*** Selected extract ***
Bitcoin adoption in Africa has skyrocketed over the past year, growing over 1,200%, according to a report by Chainalysis. The increased activity in the region has been fueled by retail investors, who resort to bitcoin every day for savings, remittances, and peer-to-peer (P2P) trading.
Artur Schaback, COO and co-founder of P2P exchange Paxful, told Chainalysis that his platform had seen stark growth in African countries, notably 57% in Nigeria and over 300% in Kenya, over the last year. In fact, Africa has the largest volume of P2P bitcoin trading in the world, as citizens often face banking restrictions to centralized bitcoin on-ramps.
The ability to purchase bitcoin through P2P markets and transact it in a permissionless fashion has also enabled African citizens to bypass government restrictions of remittances and transfer more funds across borders. In 2019, Sub-Saharan Africa received at least $48 billion in remittances, a study by Brookings Institute found.
In addition to remittances, Schaback also explained that bitcoin enables African merchants to perform international commercial transactions more efficiently. Users resort to P2P markets for purchasing bitcoin and paying for the goods they wish to import, which is more efficient than using the traditional banking system.
*** Data excerpts ***
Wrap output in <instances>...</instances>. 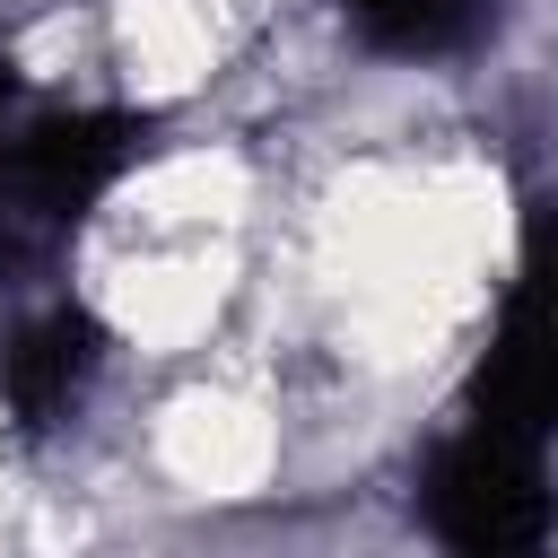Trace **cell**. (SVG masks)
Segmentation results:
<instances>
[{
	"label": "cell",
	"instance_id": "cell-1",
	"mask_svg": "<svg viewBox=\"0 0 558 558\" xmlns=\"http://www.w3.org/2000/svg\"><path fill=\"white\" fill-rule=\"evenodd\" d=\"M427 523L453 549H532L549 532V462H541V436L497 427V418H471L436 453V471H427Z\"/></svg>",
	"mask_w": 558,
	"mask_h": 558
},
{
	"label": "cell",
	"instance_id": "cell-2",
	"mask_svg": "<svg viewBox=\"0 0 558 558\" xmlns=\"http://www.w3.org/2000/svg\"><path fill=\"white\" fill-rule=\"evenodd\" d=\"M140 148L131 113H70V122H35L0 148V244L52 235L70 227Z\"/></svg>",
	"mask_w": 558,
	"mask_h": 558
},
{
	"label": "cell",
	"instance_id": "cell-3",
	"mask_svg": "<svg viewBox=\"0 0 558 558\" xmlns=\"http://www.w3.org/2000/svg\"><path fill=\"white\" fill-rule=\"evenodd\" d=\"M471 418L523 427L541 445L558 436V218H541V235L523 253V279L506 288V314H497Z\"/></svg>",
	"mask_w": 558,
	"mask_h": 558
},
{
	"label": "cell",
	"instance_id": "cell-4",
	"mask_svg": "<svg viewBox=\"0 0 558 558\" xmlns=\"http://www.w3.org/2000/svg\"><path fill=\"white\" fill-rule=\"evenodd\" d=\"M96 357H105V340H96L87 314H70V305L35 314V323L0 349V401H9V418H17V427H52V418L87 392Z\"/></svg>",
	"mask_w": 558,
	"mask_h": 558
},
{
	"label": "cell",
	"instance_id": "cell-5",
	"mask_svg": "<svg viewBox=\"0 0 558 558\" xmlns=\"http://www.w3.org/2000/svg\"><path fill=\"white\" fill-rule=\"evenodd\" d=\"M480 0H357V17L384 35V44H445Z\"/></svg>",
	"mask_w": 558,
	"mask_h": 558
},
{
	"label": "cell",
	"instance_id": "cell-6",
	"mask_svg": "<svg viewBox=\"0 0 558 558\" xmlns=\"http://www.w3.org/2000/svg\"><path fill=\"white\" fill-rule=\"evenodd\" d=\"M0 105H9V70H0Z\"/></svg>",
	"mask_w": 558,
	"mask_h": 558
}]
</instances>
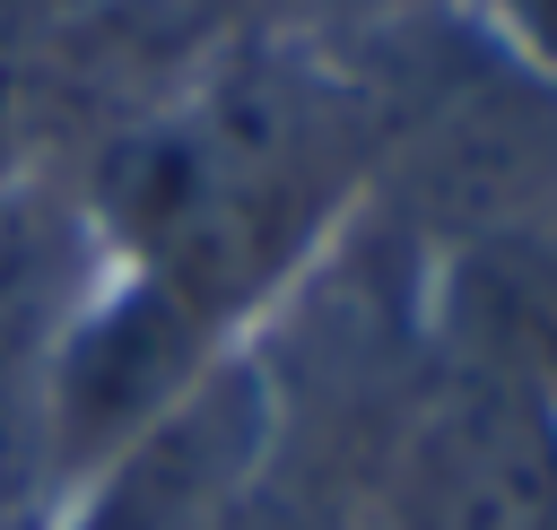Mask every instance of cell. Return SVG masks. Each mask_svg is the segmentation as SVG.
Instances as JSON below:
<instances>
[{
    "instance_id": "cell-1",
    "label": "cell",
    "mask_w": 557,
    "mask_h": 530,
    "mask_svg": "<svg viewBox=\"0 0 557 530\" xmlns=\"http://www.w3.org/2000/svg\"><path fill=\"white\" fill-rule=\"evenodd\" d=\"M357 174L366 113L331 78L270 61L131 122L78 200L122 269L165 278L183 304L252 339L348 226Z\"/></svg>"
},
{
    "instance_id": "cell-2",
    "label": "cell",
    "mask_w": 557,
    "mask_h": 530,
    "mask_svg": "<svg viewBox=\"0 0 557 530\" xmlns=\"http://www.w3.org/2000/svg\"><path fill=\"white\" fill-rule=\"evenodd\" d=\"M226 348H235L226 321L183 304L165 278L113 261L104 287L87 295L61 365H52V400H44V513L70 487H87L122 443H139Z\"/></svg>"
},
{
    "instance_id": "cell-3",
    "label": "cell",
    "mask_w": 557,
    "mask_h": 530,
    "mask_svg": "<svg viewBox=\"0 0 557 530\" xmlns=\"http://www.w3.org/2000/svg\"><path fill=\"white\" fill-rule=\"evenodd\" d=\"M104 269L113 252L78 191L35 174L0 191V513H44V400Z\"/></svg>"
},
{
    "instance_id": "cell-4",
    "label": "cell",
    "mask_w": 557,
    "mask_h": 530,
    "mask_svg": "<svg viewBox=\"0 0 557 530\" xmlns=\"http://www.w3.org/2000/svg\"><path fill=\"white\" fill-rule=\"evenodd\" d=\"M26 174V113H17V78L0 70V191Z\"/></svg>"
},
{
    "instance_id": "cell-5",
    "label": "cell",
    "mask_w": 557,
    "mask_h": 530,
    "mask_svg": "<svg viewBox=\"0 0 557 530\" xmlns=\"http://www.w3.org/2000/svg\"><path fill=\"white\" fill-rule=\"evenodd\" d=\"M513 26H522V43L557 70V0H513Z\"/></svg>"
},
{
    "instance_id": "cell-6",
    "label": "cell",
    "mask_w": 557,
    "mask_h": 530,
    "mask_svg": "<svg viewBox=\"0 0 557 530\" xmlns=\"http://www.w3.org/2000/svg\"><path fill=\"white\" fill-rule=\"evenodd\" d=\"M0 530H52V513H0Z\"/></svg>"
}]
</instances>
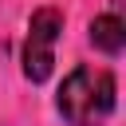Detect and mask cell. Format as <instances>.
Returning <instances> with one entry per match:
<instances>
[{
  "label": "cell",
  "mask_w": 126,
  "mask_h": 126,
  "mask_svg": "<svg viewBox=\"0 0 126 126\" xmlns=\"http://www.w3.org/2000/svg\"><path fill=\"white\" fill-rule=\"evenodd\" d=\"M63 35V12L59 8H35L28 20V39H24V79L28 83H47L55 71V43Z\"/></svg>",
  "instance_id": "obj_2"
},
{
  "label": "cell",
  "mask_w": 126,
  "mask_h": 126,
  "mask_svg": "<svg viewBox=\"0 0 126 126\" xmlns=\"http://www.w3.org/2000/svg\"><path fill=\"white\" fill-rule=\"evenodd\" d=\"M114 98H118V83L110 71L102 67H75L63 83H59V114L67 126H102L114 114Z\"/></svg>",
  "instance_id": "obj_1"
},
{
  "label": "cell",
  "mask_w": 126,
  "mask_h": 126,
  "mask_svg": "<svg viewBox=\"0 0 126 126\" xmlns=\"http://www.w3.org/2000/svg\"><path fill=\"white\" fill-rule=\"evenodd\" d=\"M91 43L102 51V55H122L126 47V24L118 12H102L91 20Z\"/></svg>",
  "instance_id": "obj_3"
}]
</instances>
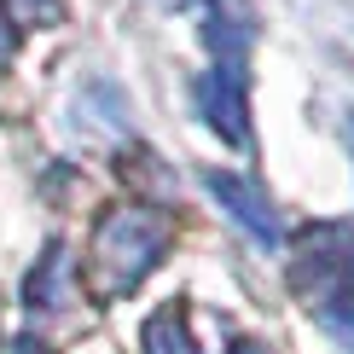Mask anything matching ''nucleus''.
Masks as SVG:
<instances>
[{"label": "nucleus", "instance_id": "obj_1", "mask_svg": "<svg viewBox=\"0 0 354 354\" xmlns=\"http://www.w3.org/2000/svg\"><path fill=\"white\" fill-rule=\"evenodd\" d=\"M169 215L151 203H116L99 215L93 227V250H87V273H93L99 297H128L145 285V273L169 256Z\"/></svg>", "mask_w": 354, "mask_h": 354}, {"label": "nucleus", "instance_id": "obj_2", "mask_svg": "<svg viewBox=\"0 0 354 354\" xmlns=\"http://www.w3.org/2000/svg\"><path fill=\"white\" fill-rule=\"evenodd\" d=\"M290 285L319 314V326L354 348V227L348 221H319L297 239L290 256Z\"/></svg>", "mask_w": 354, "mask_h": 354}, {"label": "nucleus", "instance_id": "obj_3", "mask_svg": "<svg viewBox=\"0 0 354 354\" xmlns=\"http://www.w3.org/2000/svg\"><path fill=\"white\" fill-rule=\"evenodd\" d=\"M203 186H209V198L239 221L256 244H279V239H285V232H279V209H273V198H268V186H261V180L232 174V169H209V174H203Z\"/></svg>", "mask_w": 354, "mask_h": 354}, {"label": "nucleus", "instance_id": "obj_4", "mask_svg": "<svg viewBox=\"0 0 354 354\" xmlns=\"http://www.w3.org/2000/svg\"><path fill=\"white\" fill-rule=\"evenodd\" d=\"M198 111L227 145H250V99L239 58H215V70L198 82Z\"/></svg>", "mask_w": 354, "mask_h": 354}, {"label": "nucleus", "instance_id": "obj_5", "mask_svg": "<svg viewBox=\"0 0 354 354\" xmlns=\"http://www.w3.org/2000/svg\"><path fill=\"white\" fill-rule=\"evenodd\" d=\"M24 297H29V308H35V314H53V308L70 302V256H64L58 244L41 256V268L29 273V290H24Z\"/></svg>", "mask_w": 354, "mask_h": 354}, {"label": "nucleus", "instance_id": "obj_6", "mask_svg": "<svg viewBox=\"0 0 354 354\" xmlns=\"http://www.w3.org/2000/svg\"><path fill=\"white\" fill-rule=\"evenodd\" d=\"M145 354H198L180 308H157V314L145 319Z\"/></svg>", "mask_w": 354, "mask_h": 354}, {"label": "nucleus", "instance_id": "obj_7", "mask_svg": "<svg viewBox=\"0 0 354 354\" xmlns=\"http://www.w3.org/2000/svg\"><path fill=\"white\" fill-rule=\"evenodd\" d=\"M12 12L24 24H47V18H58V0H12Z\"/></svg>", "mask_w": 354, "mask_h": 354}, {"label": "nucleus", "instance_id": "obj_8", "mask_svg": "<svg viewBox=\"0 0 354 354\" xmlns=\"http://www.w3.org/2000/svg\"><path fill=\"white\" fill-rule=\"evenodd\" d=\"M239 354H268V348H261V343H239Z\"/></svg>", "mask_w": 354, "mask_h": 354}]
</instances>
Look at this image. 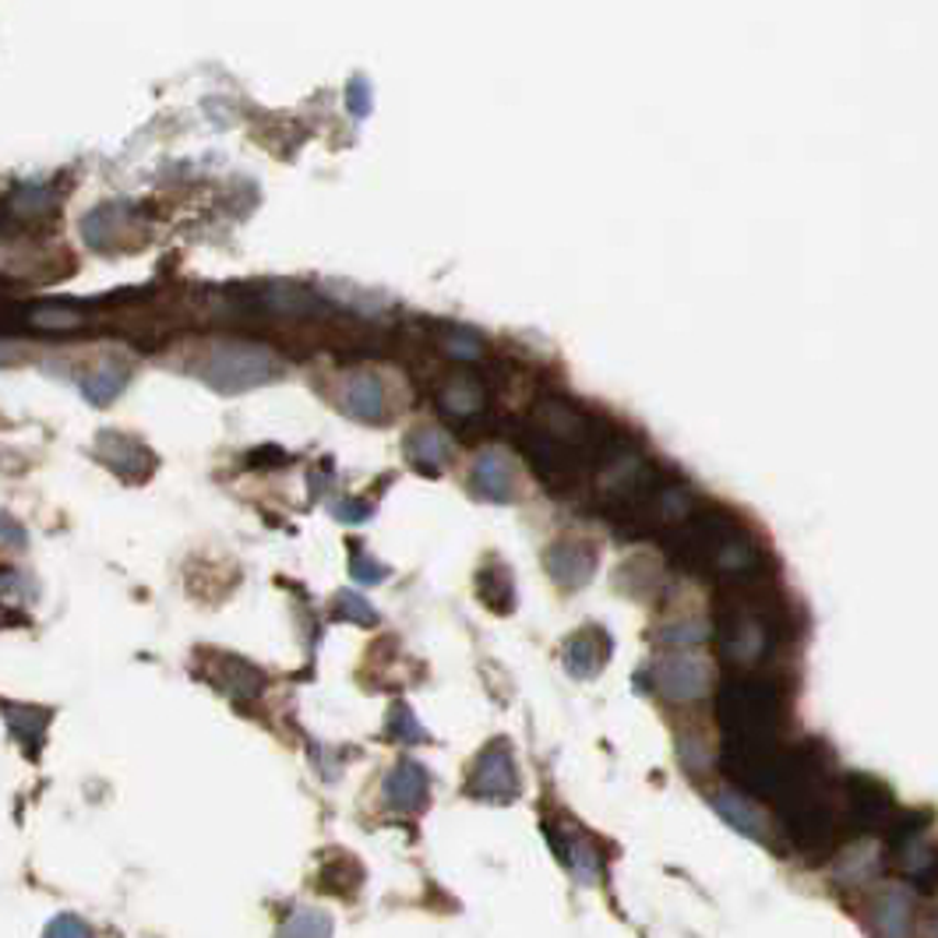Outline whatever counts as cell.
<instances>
***
▸ **Aim**:
In the passage about bitcoin adoption in Africa, how much did Paxful's platform grow in Kenya over the last year? Rely only on the passage about bitcoin adoption in Africa, not on the items.

▸ **The response**:
Over 300%.